Almost everyone is familiar with at least some of the work of John Hughes, the writer behind a number of classics in the ’80s and ’90s, including Home Alone, Planes, Trains, and Automobiles, Breakfast Club, Sixteen Candles, Uncle Buck, and so many more. Hughes, however, was a notoriously private man. He retired from public life in 1994 and very rarely granted interviews up until his death in 2009. It’s not like he went into hiding, however. John Hughes simply returned back to his Chicago-area home and lived out the rest of his life.
It was during that period that Vince Vaughn befriended Hughes. Vaughn is from Lake Forest, Illinois, which is from where John Hughes hailed — many of his films were also set in the Chicago suburbs in towns like Lake Forest. “John was so special, and I had the fortune to get to know him really well,” Vaughn told his Dodgeball co-star Justin Long on this week’s episode of the Life is Short podcast. “Later in life, once I had had some success, I reached out to him just as a fan, and he was so gracious to me.”

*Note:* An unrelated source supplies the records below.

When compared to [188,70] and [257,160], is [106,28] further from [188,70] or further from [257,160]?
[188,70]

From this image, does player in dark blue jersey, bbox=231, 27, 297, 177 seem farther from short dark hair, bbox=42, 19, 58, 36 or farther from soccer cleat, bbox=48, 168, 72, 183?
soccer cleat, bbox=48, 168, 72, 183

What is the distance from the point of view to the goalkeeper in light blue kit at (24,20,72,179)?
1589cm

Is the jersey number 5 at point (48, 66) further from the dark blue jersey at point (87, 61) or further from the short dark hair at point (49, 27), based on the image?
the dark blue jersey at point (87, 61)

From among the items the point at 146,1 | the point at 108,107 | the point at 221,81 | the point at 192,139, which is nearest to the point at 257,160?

“John did so much for me,” Vaughn continued. “He did so much for people, be it financially, giving to causes, and giving to people, and also with his time. He never took public attention for it. Like, when he passed away, there were some pen pal letters that came out,” Vaugh added. “A girl sent into a magazine … these letters that she had as an exchange with John. What she didn’t realize is that she was one of very many” kids with whom John exchanged letters.
Hughes also told Vaughn that, at the time of his biggest success, he had a hard time getting a lot of the films he wrote with female leads made. The studios would say, “Yeah, we can’t have a girl as the lead because men make the purchase choices. The men decide what to go to, and John said to them, ‘What house do you live in? There’s a lot of decisions being made by the women.” Meanwhile, John — “who was just a great listener and a great writer, wrote these terrific [female] characters whether it was Sixteen Candles, Breakfast Club, or Pretty in Pink.”
John was “always kind and connected, and he never lost that sense of being a child,” Vaughn added. One of the many surprising things that Vaughn learned about Hughes was when he went to his funeral and “so many people came in and got up and spoke about how much he meant to them. There was a young Black man who … didn’t have a father figure. John took him under his wing, so much so that he took the kid to all the Blackhawks games with the family. John would take him to vacations in Europe. He became part of the fabric of the family.” Vaughn said that the kid, who is now an adult, spoke at length about how he has had a successful life and a family of his own because of the lessons he learned from Hughes.
“He did great things in his life because he was a beautiful person,” concluded Vaughn, who also stresses (correctly) that there hasn’t been a better teen movie made in the 35 years since The Breakfast Club.
Vaughn is currently promoting his body-swap horror flick, Freaky, currently in theaters.